The following reference was already included in the original draft (now reference 44): Shewade H D, Gupta V, Satyanarayana S, et al. Active case finding among marginalised and vulnerable populations reduces catastrophic costs due to tuberculosis diagnosis. Glob Health Action 2018; 11: 1494897. (p. 37, lines 838-841)

REVIEWER 1 COMMENT

11. The authors needs to provide reference for the embedded study design as design adopted here doesn't clearly fit into the classical embedded mixed-methods designs. There are two different components- Survey (with quantitative variables and descriptive details for few questions (considered as qualitative)) plus Review of documents. Please provide the reference if the current design is documented in detail elsewhere.

AUTHOR RESPONSE

We have rephrased and referenced this accordingly: “This was a mixed-methods study with an embedded design (Fig 1) [15], complemented by a document review.” (p. 6, lines 120-121)

REVIEWER 1 COMMENT

12. Line 110: Were the interviews always structured? No probes were used to explore more on the issues, when the participants tried to explain their selections (?qualitative data)? Whether this type of interviewing might have limited the exploration on a particular phenomenon?

AUTHOR RESPONSE

We wish to confirm that the interviews were indeed always structured. We have clarified this: “We implemented all surveys through structured interviews…” (p. 7, line 126)
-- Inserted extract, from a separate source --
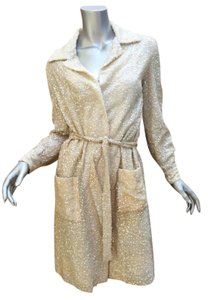 Sophy Curson Vintage Sequin Formal Trench Coat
No probes were used. We have clarified this here: “Question formats included Likert scales, lists, yes/no questions and open-ended questions (without probing questions).” (p. 9, line 167-168). Not using probes may have indeed limited the exploration of the open-ended questions more broadly. While we have highlighted the need for further research to explore some of the topics raised, we have also highlighted in the Limitations section how we think we may have compensated for this limitation: “…the validation process (i.e. sharing the filled-in surveys with the participants) helped us to ensure the quality and depth of the data from all interviews.” (p. 29, lines 666-668)

REVIEWER 1 COMMENT

13. Line 178: Whether second attempt was not made to complete the interview when the interview was discontinued due to bad connection?

AUTHOR RESPONSE

We have added that “several attempts were made to complete the survey but remained unsuccessful due to limited interest and/or time.” (p. 10, line 200-201) Indeed, we did try to set up follow-up calls via telephone or Skype. We also tried to schedule a physical meeting during an international conference and offered the possibility for the survey to be filled in online. However, none of these attempts were successful, which we suspect was due to limited interest and/or time.

REVIEWER 1 COMMENT

14. Line 189: What is the reason for conducting interviews in different settings and mode of communication. Was it based on the convenience of the NTP managers or the investigators? Could this difference in data collection influenced the data obtained?

AUTHOR RESPONSE

We have clarified the reason accordingly: “The primary investigator (OB) conducted ten interviews in person during international conferences, five at a WHO meeting, and eight on the phone/Skype, depending on the participants’ preferences.” (p. 11, lines 212-214)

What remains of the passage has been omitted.